# Kuraki CNC Horizontal Milling Machine - Oregon.  Free to good home.



## MikeInOr (May 30, 2019)

https://bend.craigslist.org/tls/d/bend-kuraki-cnc-milling-machine/6891641167.html 

Kuraki Model MH400P
Horizontal Mill
Free to a good home. You haul.
Okipath control
BT40 spindle
24-toolholder tool-changer carousel
Twin pallets with 5º increment pallet rotation
Chip auger
Coolant Tank
Ability to run DNC with Predator CNC Editor software
15+ BT40 tool holders included
Works fine. No longer need.


----------



## T Bredehoft (May 30, 2019)

I'm glad I'm past the age of acquisition. I'd sure like to have that to play with.

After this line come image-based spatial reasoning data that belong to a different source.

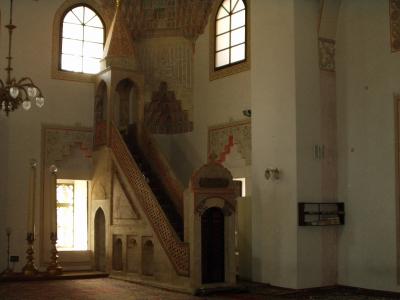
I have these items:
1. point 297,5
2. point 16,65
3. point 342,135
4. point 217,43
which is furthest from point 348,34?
point 16,65

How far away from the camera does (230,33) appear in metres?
11.8

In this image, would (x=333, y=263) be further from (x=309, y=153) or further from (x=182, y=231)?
(x=182, y=231)

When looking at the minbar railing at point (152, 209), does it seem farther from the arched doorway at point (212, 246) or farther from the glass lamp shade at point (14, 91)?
the glass lamp shade at point (14, 91)

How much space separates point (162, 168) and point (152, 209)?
1458 millimetres

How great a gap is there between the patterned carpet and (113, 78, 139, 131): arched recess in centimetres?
387

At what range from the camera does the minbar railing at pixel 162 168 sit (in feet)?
36.0

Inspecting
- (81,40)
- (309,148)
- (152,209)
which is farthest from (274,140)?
(81,40)

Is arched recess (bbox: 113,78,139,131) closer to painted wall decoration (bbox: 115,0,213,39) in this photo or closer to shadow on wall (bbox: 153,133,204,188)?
shadow on wall (bbox: 153,133,204,188)

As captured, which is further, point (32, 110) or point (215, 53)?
point (215, 53)

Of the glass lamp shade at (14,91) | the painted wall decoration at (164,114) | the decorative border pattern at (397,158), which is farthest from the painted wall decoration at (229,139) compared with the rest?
the glass lamp shade at (14,91)

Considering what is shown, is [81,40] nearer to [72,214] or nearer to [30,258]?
[72,214]

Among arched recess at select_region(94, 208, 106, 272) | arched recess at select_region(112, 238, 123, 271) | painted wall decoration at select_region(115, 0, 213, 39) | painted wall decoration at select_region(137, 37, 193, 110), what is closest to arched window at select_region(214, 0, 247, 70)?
painted wall decoration at select_region(115, 0, 213, 39)

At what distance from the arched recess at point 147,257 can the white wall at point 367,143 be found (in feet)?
9.77

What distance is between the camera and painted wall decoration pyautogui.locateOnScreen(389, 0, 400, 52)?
9227mm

When I was old enough to understand that people disn't live forever, my father, a Life Insurance Salesman, told me that male children born when I was were expected to live to be a certain age. I'm twelve years past my _Use By_ date.


----------



## brino (May 30, 2019)

The only guy I know that:
1) has the equipment to move it and
2) could fully understand it and put it to good use is @JimDawson.
He's even in the right state, it looks like they are about 124 miles apart.

-brino


----------



## JimDawson (May 30, 2019)

brino said:


> The only guy I know that:
> 1) has the equipment to move it and
> 2) could fully understand it and put it to good use is @JimDawson.
> He's even in the right state, it looks like they are about 124 miles apart.
> ...



If I only had room


----------



## T Bredehoft (May 30, 2019)

JimDawson said:


> If I only had room



Yeah, that's what they all say.


----------



## cjtoombs (May 30, 2019)

I'm glad this is too far away.  I can't pass up free, but ~$800 to drive up and get it means I'm safe for now.


----------



## MikeInOr (May 30, 2019)

I am about 5 miles away.... Let me know if you need help packing it up Jim?

I even have an extra hand truck that you can borrow!   LOL


----------



## markba633csi (May 30, 2019)

That WOULD be fun to play with- tape drive even.. wow
Safely far away from me and my overfilled garage 
M


----------